Extrait du document.
━━━━

Même la période révolutionnaire n’empêcha pas que la pratique des courses se perpétue. A Montaut, par exemple, un arrêté de l’assemblée des jeunes gens de la commune en date du 9 messidor An IV arrêta qu’il y aurait irrévocablement une course sur la place du Domanée, avec un bœuf, considérant qu’il en était ainsi de tous temps le jour de la fête de Saint-Pierre
Joseph La Vallée visitant les Landes en l’An V écrivit à propos d’Hagetmau : « On retrouve dans les habitans quelque analogie avec les mœurs espagnoles, même dans leurs amusemens. Les combats de taureaux y sont en usage »


Dans une lettre du 8 germinal An VII au ministre de l’intérieur, Louis-Samson Batdedat, commissaire du gouvernement auprès de l’administration municipale de Saint-Sever, faisait une critique « des courses de bœufs, vaches et taureaux qui sont singulièrement en usage dans ce pays pendant une bonne partie de l’année ». Jugeant cette pratique barbare, coutant chaque année la vie à plusieurs individus (8 tués dans les Landes durant l’An VII), il en sollicitait la prohibition, ou du moins la sécurisation de la menée des animaux.
Sous le Consulat, le jeune préfet des Landes, Méchin, interdit les courses dans tout le département par deux arrêtés des 9 thermidor et 16 fructidor de l’An IX, à la suite d’un grand nombre de blessés et plusieurs morts. Sans aucun succès, l’interdiction de « la jouissance d’un exercice qu’un long usage leur a rendu cher » fut finalement rapportée dix mois plus tard, le 14 Prairial An X.

━━━━

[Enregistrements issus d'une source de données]
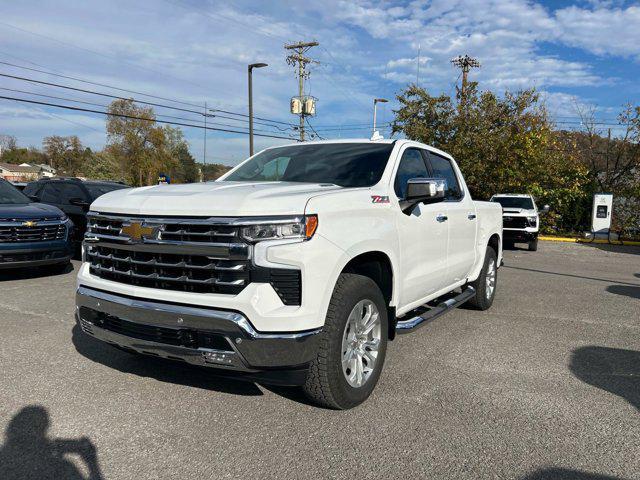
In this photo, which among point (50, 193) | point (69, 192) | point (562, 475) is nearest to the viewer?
point (562, 475)

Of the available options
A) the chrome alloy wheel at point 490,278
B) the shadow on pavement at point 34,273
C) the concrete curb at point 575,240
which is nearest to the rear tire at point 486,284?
the chrome alloy wheel at point 490,278

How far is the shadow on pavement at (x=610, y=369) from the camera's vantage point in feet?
12.9

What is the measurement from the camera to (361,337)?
139 inches

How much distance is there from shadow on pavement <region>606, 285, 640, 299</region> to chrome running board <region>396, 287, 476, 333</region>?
370 cm

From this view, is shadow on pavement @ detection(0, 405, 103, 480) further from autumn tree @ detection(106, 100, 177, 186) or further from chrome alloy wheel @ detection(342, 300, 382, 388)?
autumn tree @ detection(106, 100, 177, 186)

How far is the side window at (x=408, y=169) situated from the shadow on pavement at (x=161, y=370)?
6.48ft

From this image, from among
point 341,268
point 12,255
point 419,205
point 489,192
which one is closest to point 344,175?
point 419,205

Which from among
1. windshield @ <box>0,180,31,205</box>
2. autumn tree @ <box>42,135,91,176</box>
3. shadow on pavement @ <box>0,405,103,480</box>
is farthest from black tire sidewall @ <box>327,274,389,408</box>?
autumn tree @ <box>42,135,91,176</box>

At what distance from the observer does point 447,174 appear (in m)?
5.57

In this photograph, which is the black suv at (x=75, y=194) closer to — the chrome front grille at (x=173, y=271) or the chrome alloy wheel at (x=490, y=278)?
the chrome front grille at (x=173, y=271)

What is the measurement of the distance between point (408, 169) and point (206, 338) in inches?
98.0

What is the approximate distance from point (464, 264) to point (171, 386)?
331 centimetres

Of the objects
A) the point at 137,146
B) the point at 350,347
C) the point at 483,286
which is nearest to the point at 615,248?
the point at 483,286

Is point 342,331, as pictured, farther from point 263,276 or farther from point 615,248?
point 615,248
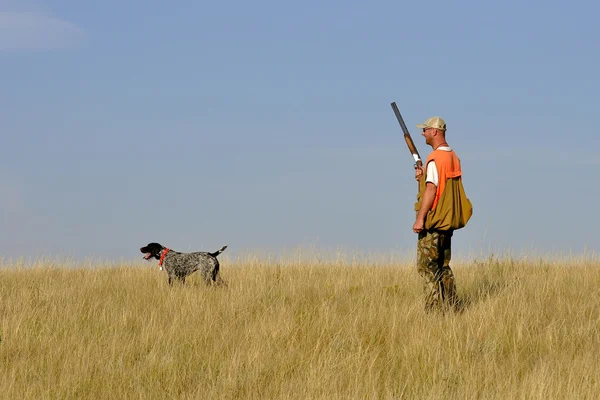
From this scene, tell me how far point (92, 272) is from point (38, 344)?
5.68 m

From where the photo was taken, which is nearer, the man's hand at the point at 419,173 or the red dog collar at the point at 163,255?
the man's hand at the point at 419,173

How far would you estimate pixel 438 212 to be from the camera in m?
8.50

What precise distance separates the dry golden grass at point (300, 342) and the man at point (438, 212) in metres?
0.35

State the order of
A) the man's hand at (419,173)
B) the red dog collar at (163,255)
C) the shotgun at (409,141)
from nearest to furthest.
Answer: the man's hand at (419,173) → the shotgun at (409,141) → the red dog collar at (163,255)

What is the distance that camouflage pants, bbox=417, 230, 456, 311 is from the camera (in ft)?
28.3

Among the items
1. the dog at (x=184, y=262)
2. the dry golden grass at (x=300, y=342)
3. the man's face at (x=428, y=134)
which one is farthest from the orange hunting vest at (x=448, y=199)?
the dog at (x=184, y=262)

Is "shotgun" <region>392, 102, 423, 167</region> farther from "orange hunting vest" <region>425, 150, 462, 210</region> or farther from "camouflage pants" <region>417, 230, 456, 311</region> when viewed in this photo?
"camouflage pants" <region>417, 230, 456, 311</region>

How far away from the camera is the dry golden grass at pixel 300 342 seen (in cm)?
641

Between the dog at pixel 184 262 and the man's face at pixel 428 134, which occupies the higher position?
the man's face at pixel 428 134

━━━━

Actions à mener.
A) Expliquez en une à trois phrases, d'après l'extrait sur les courses dans les Landes, pourquoi le préfet Méchin interdit les courses dans tout le département.
B) Citez à l'identique les lignes des enregistrements qui commencent à la ligne contenant « Among the items » et se terminent à la fin des enregistrements, ces deux limites comprises.
Ces enregistrements n'ont aucun lien avec l'extrait.

Réponses rédigées.
A) Le préfet Méchin interdit les courses dans tout le département des Landes, par deux arrêtés de l'An IX, à la suite d'un grand nombre de blessés et de plusieurs morts.

B)
Among the items
1. the dog at (x=184, y=262)
2. the dry golden grass at (x=300, y=342)
3. the man's face at (x=428, y=134)
which one is farthest from the orange hunting vest at (x=448, y=199)?
the dog at (x=184, y=262)

Is "shotgun" <region>392, 102, 423, 167</region> farther from "orange hunting vest" <region>425, 150, 462, 210</region> or farther from "camouflage pants" <region>417, 230, 456, 311</region> when viewed in this photo?
"camouflage pants" <region>417, 230, 456, 311</region>

How far away from the camera is the dry golden grass at pixel 300 342 seen (in cm)?
641

Between the dog at pixel 184 262 and the man's face at pixel 428 134, which occupies the higher position?
the man's face at pixel 428 134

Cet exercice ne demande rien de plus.